INSTRUCTIONS FOR THE TASK -
Below are entries with pictures in them. Output exactly the lines starting at the line with "Rings of blue" and ending at the line with "Roofing Contractor On", both included, but not the pictures.

EXTRACTED DATA -
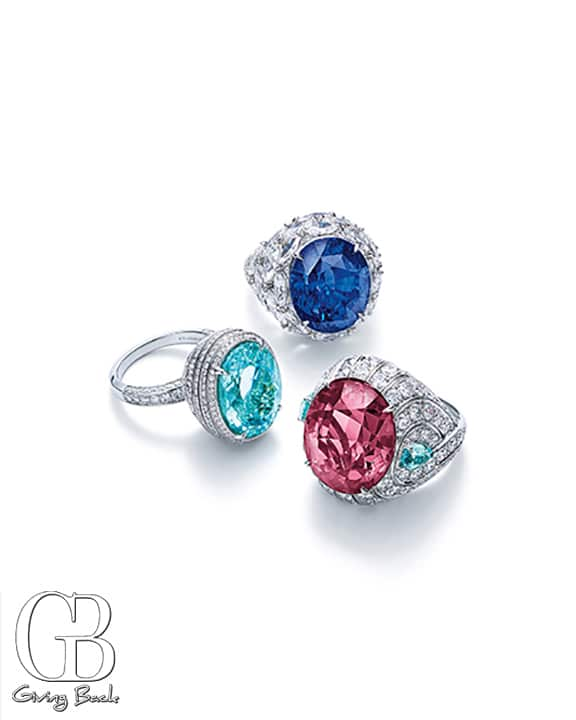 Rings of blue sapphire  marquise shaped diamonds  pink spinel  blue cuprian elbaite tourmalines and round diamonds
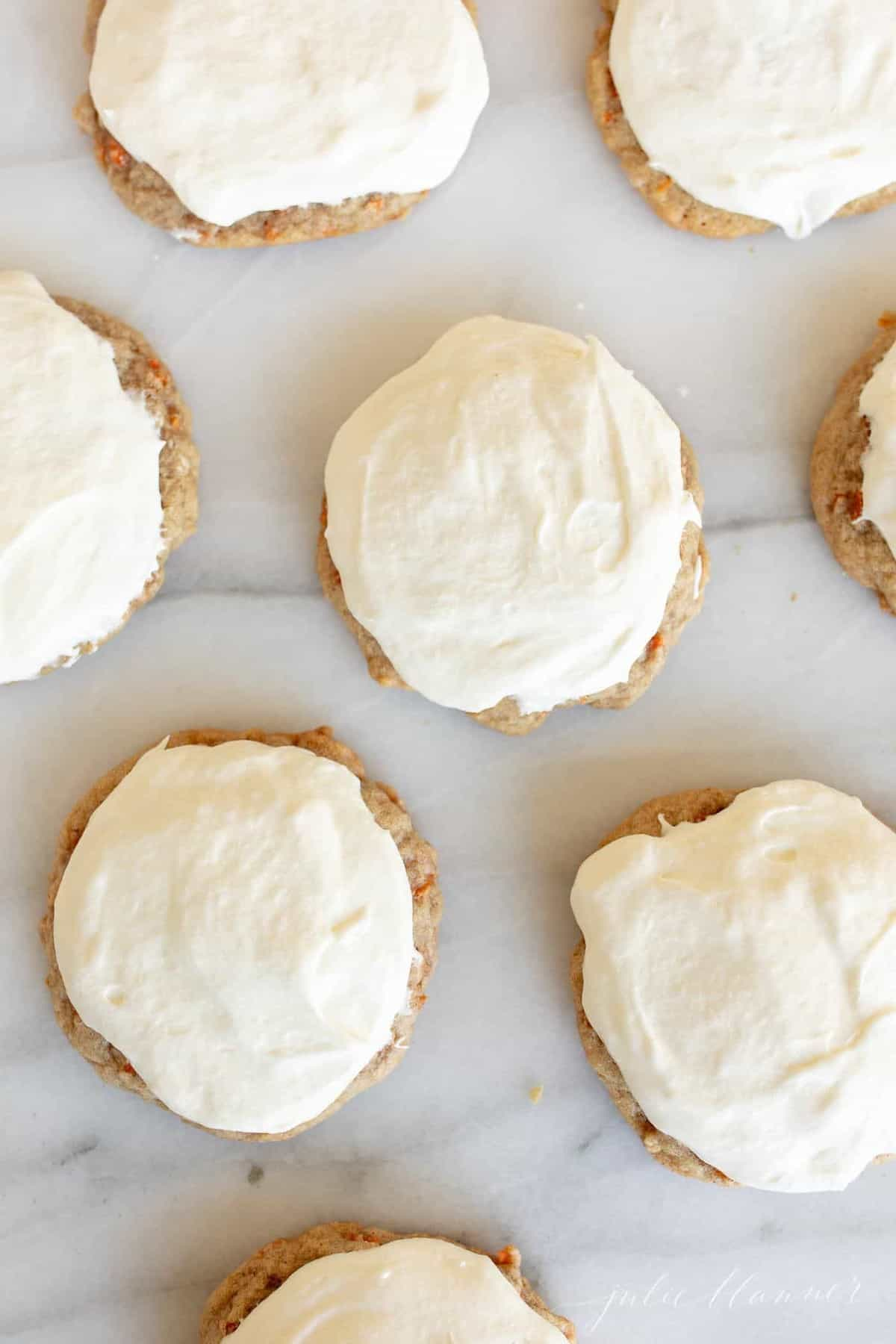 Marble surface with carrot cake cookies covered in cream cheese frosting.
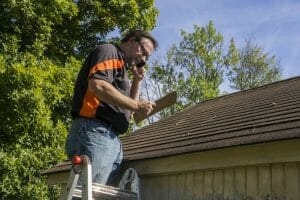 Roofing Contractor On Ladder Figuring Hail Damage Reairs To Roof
--
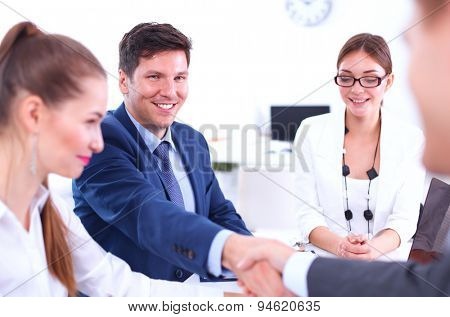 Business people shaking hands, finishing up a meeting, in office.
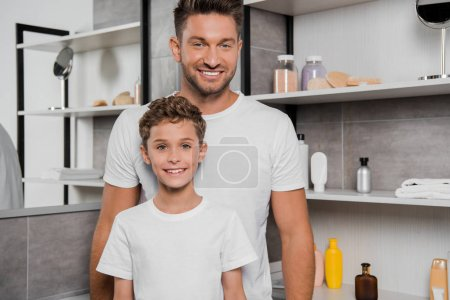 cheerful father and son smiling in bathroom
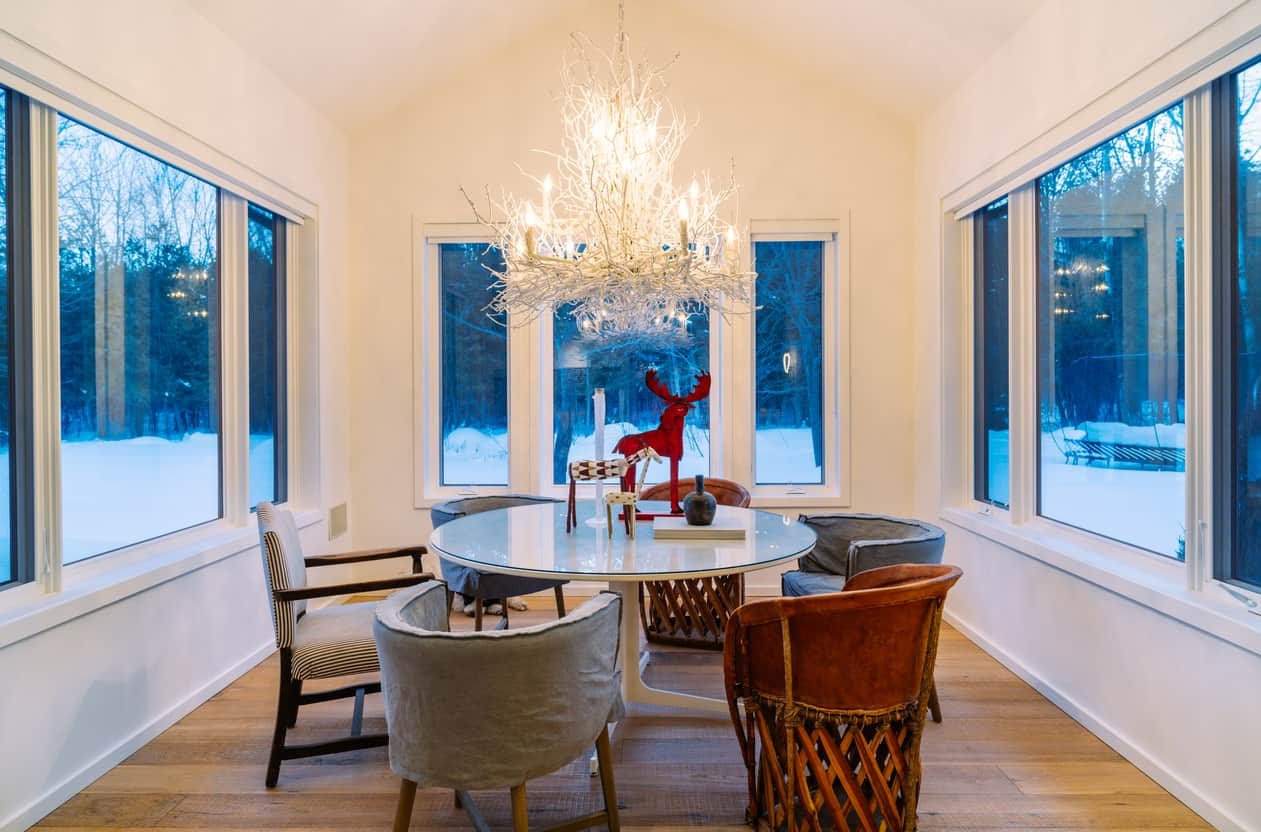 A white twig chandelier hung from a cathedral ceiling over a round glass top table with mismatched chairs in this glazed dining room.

ANSWER AREA -
 Rings of blue sapphire  marquise shaped diamonds  pink spinel  blue cuprian elbaite tourmalines and round diamonds
 Marble surface with carrot cake cookies covered in cream cheese frosting.
 Roofing Contractor On Ladder Figuring Hail Damage Reairs To Roof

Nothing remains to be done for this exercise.